Parts of the exercise -
1: Name every Oracle block data structure that the Exadata features text says HARD validation checks before a write to physical disks.
2: In the Exadata features text, which Exadata Database Machine generations have ILOM version 5 pre-stage firmware updates during patching?
3: Carry the Exadata features text forward from its final paragraph, adding further feature descriptions in the same style.

A unique feature on Exadata for the In-Memory column store is In-Memory fault tolerance. All in-memory sections for a table in the column store can be populated into the memory of two database instances on different database servers in the same Real Application Clusters (RAC). This means that if any instance fails, there is zero application impact from having to repopulate the lost IMCUs since each IMCU is safe on another instance.
Exadata Storage Server offload capability combined with RMAN block change tracking will efficiently perform large I/Os at the storage-tier level, returning only individual changed blocks for incremental backups and increasing the backup performance of the system.
Exadata Hardware Assisted Resilient Data (HARD) validation provides a unique level of validation for Oracle block data structures such as data block address, checksum and magic numbers prior to allowing a write to physical disks. HARD validation on Exadata is automatic.
Using Exadata I/O Resource Management (IORM), Exadata Storage Servers can raise or lower the prioritization and scheduling of I/O related to Recovery Manager (RMAN) backup and copy operations. Automatic and dynamic resource management ensures I/O intensive backup operations do not interfere with other database operations. Conversely, Exadata Storage Servers raise the prioritization of I/O for database datafile restore and recovery operations.
Data rebalancing across storage servers may occur for a variety of reasons including maintenance, real, or predictive failures. Storage Indexes represent physical storage regions within a Storage Server. When data that is also represented in a Storage Index is rebalanced, the associated Storage Index data is also maintained to ensure ongoing efficacy.
Real-Time Insight enables the Exadata infrastructure to automatically stream up-to-the-second metric observations from all servers in your Exadata fleet to customizable monitoring dashboards for real-time analysis and problem-solving.
Oracle EXAchk provides a lightweight and non-intrusive health check framework for the Oracle stack of software and hardware components of Exadata.
Exadata Hardware - Database and Storage Servers - all contain an embedded Integrated Lights Out Manager (ILOM) for remote system management. ILOM version 5 on X7 Exadata Database Mahine and newer generations pre-stages firmware updates during patching to reduce the overall patch window for database and storage servers.
Oracle Enterprise Manager is uniquely positioned to monitor and manage Oracle Exadata hardware and software by virtue of its plug-in architecture. As new Exadata hardware generations and software features are released, Enterprise Manager is able enhance managebility of Exadata in lock-step.
Oracle Database Automatic Workload Repository (AWR) is enhanced on Oracle Exadata with Storage Server performance metrics included alongside Oracle wait event metrics to speed up database performance management and tuning tasks. AWR collects and stores performance metrics for all key Exadata performance metrics including from Exadata RDMA Memory (XRMEM), Flash Cache, and HDD devices.
Exadata System Software is self monitoring and self restarting. Using a regular heatbeat check to core Exadata software processes, the Restart Server daemon automatically ensures constant availbility of key functions.

Data below -

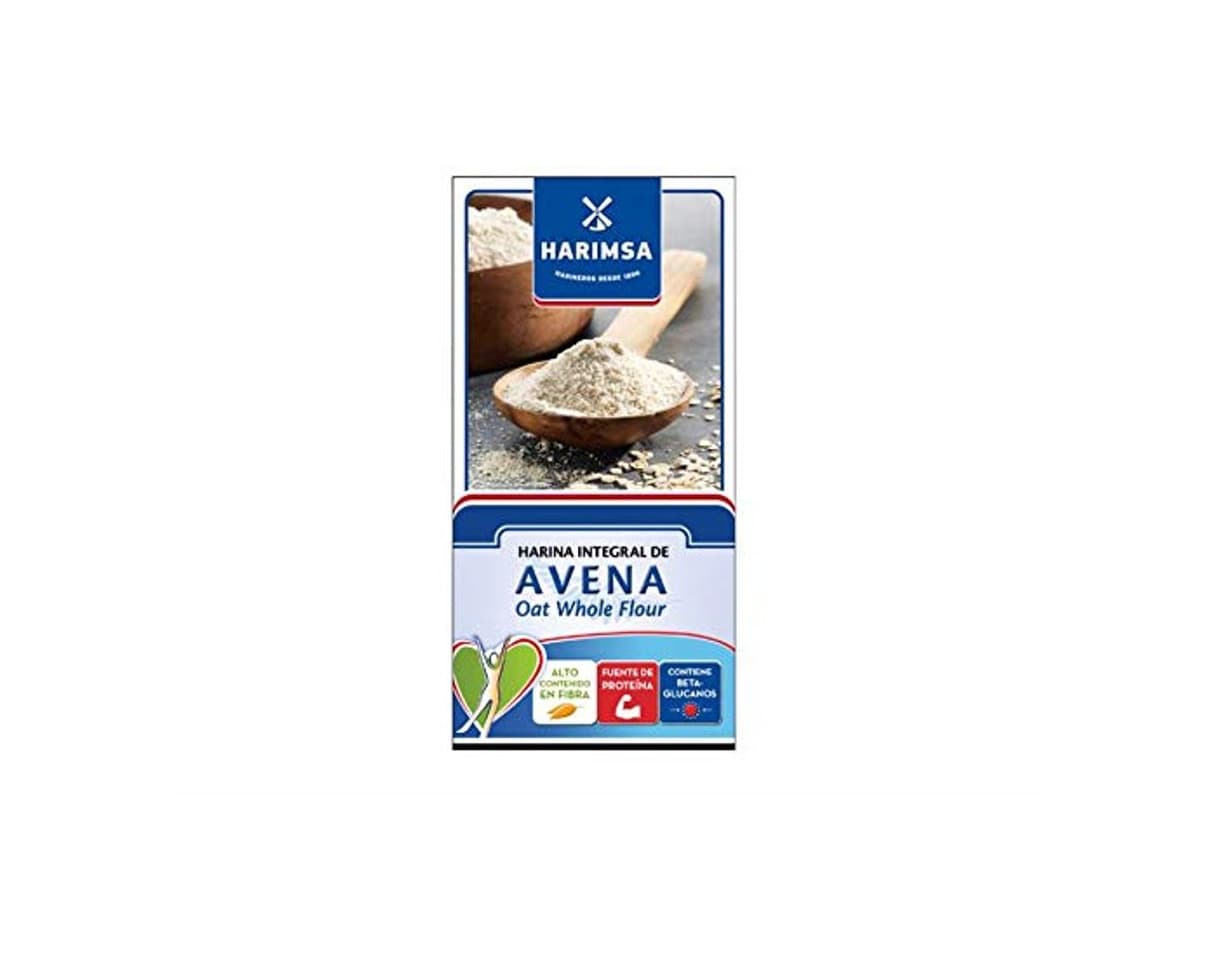 Producto Harina integral de avena estuche 400 g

Numbered answers -
1:
- Data block address
- Checksum
- Magic numbers

2: X7 and newer generations.

3:
Exadata System Software automatically inspects hard disk drives for bad sectors to detect and prevent silent data corruptions. If bad sectors are detected, Exadata automatically repairs the sectors using mirror copies.
Oracle Exadata may be configured as either a "bare metal" or virtualized deployment. When deployed with Virtual Machines (VM), using KVM on X8M-2 and newer, or Oracle Virtual Machine (OVM) on X8 and earlier, the VMs are considered by Oracle to be Trusted Partitions and Oracle Database and Options may be licensed at the VM level rather than the physical processor level in the database servers.
Oracle Exadata Deployment Assistant (OEDA) and Exadata support the use and creation of VLANs on database and storage servers enabling network isolation of database servers and VMs on shared Exadata infrastructure.
Oracle Exadata Deployment Assistant (OEDA) is a comprehensive graphical and command line tool to facilitate both initial deployment, and ongoing lifecycle operations including: adding new database and storage servers, creation of new VMs and clusters, installation of Oracle Database releases and release updates, upgrade of Oracle Grid Infrastructure, and more.
The Oracle Exadata Database Machine Command-Line Interface (DBMCLI) utility is used to manage database servers and objects related to database servers, including users, roles, alerts, and metrics.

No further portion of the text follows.